Une politique fondée sur des programmes territorialisés
Depuis 2017, la politique de l’État en faveur des commerces de proximité a connu un tournant : les aides directes aux commerçants ont été abandonnées, au profit d’un soutien à la redynamisation globale des centres des villes petites et moyennes. Le programme Action cœur de ville (ACV), lancé en 2018 dans 234 villes, visait à répondre aux difficultés des villes moyennes, tandis que le programme Petites villes de demain (PVD) a été mis en place, à partir de 2020, dans plus de 1 600 villes de moins de 20 000 habitants. La crise sanitaire a conduit à mettre en œuvre, dans le cadre du plan de relance, de nouvelles mesures visant à renforcer l’ingénierie, le pilotage local et à soutenir la digitalisation et la rénovation des commerces. Si les études d’ingénierie se sont révélées être un soutien précieux à la définition de la stratégie des collectivités, elles ont été d’une qualité inégale, et certaines, financées à 100 % par les pouvoirs publics, peu utiles. Le rôle des managers de commerce a en revanche été très apprécié des collectivités locales. Les foncières de redynamisation pour la rénovation de locaux commerciaux ont été développées et l’État a mis en place un fonds pour cofinancer les opérations les plus coûteuses. Toutefois, le nombre de commerces rénovés reste encore limité et l’encadrement juridique du dispositif doit être précisé. Les projets soutenus par le fonds devront également être évalués afin de s’assurer du ciblage de l’intervention de l’État.

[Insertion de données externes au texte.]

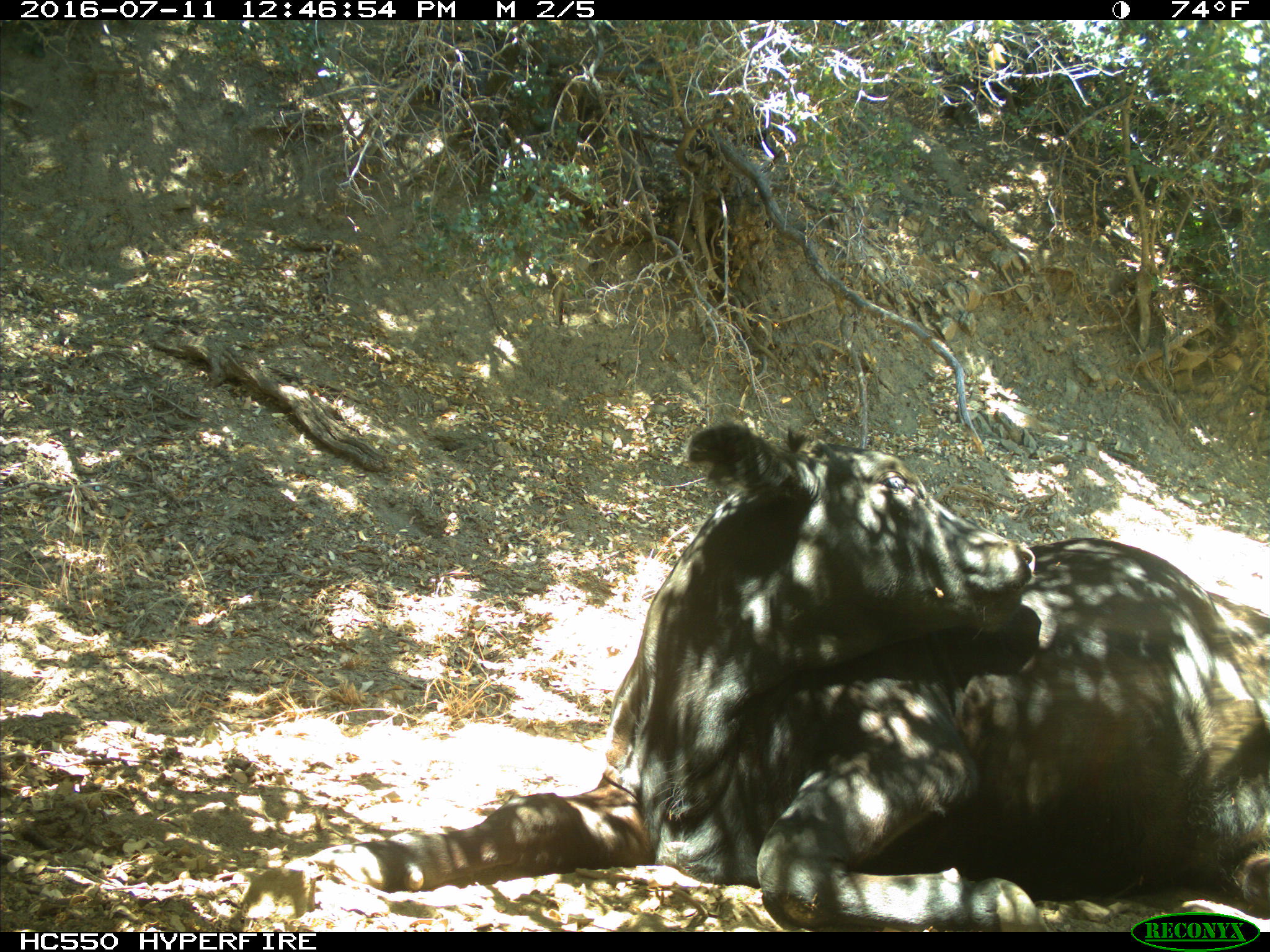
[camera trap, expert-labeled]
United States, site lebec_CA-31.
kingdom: Animalia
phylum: Chordata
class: Mammalia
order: Artiodactyla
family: Bovidae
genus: Bos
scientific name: Bos taurus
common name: domestic cow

Un pilotage et un suivi à améliorer
Le taux de vacance des commerces dans les villes ACV tend à baisser depuis deux ans, de manière plus marquée que dans les autres villes moyennes. Toutefois, cette évolution doit être interprétée avec prudence. Le pilotage de cette politique manque globalement d’indicateurs, et il conviendrait d’engager une évaluation du volet commerce d’ACV. Le suivi des financements par les pouvoirs publics doit également être amélioré. Les financements des collectivités territoriales sont mal retracés, ce qui ne permet pas d’identifier facilement les aides versées aux commerçants. Sur la période 2018-2022, tous financements confondus, le commerce de proximité aurait bénéficié d’environ 500 M€.

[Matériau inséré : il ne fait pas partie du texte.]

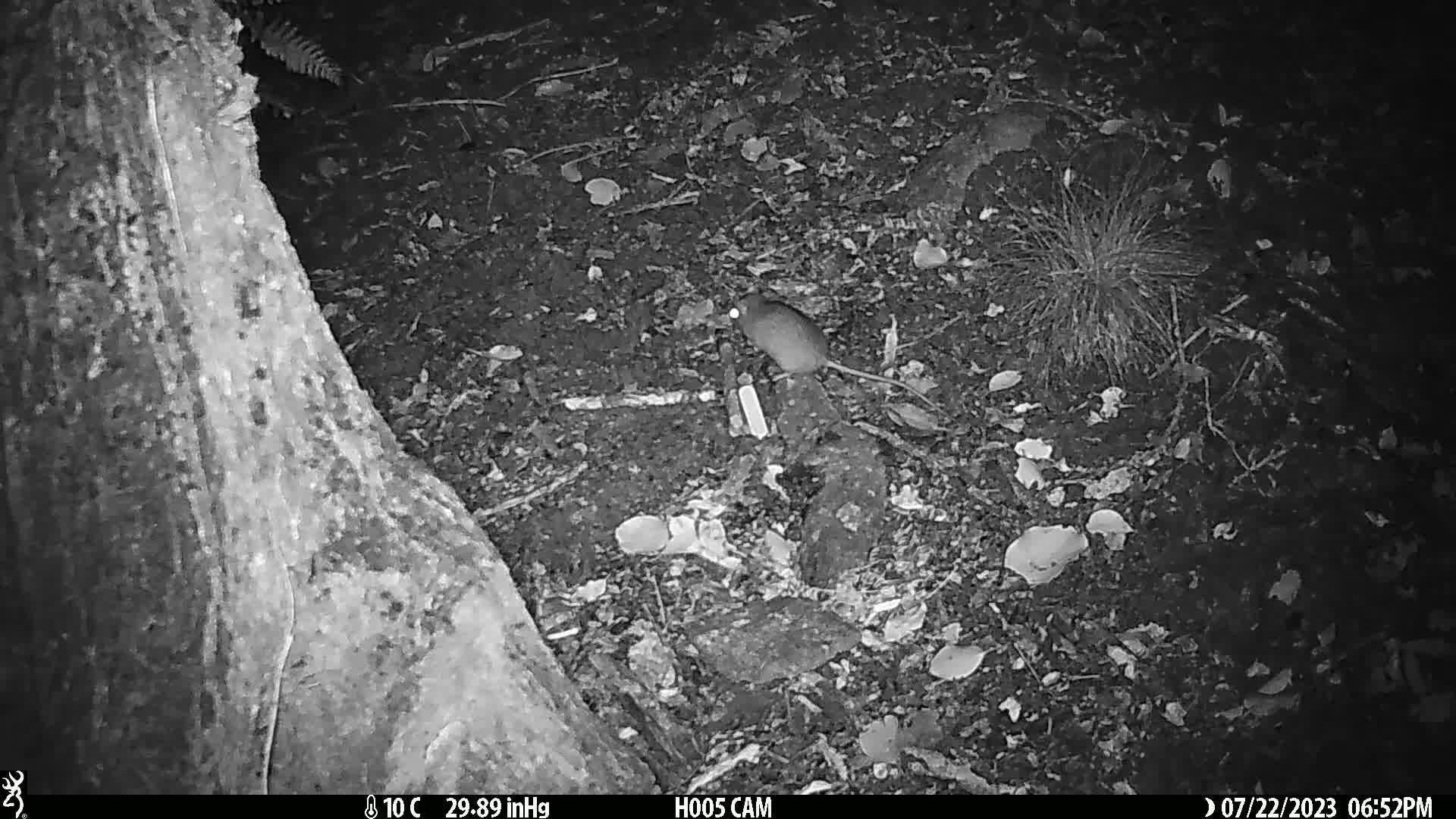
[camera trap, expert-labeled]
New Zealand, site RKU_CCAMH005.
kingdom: Animalia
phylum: Chordata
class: Mammalia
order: Rodentia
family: Muridae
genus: Rattus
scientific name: Rattus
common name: rat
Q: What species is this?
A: Rat (Rattus).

L’articulation entre les actions de l’État et celles des collectivités territoriales apparaît inégale. Si les programmes ACV et PVD ont permis de développer un partenariat novateur avec les communes, l’articulation avec les régions, compétentes en matière de développement économique, s’avère insuffisante alors qu’elles déploient souvent des dispositifs analogues à ceux de l’État. Des tensions apparaissent également entre la démarche globale d’aménagement du territoire, incarnée dans les programmes ACV et PVD, et une approche plus spécifiquement centrée sur le développement économique. Ces deux approches ont leur pertinence, mais une coordination interministérielle plus forte s’impose pour définir une stratégie claire.
Les enjeux du e-commerce encore insuffisamment ou mal pris en compte
Le développement du e-commerce a profondément modifié les pratiques d’achat. Son essor a suscité des mutations importantes du commerce, nécessitant une articulation entre présence en ligne et vente en magasin. Les commerçants de proximité, comme plus généralement les petites entreprises françaises, étaient peu préparés à cette mutation : en 2020, seulement 43 % des PME du commerce étaient dotées d’un site internet et 17 % d’une solution de vente en ligne. Dans ce contexte, et face aux confinements pendant la crise sanitaire, les pouvoirs publics ont cherché à encourager la numérisation des petites entreprises du commerce de proximité, avec un foisonnement de dispositifs dont la coordination a été insuffisante. Le soutien aux plateformes locales de marché s’est avéré un échec, ne correspondant aux attentes ni des consommateurs ni des commerçants. L’enjeu pour le commerce de proximité indépendant semble moins résider dans le développement des ventes par internet que dans le renforcement de ses relations avec la clientèle et de sa visibilité en ligne. Les pouvoirs publics devraient en tirer les enseignements en cessant de financer des places locales de marché, et en concentrant leurs efforts sur l’amélioration de l’accompagnement des commerçants.
Accessibilité dans certains territoires et enjeux de développement durable
La politique de l’État en faveur du commerce de proximité prend insuffisamment en compte les enjeux d’accessibilité dans certains territoires ruraux et périurbains, même si l’accès aux commerces de proximité est assuré pour une grande majorité des Français. Enfin, les enjeux de développement durable ont un impact croissant sur le modèle économique des commerces de proximité, à travers l’évolution des mobilités, l’aménagement et la mise aux normes des bâtiments, et les enjeux fonciers. Ils nécessitent d’engager une réflexion d’ensemble sur la manière de mieux accompagner les commerces de proximité face aux exigences de décarbonation de l’économie.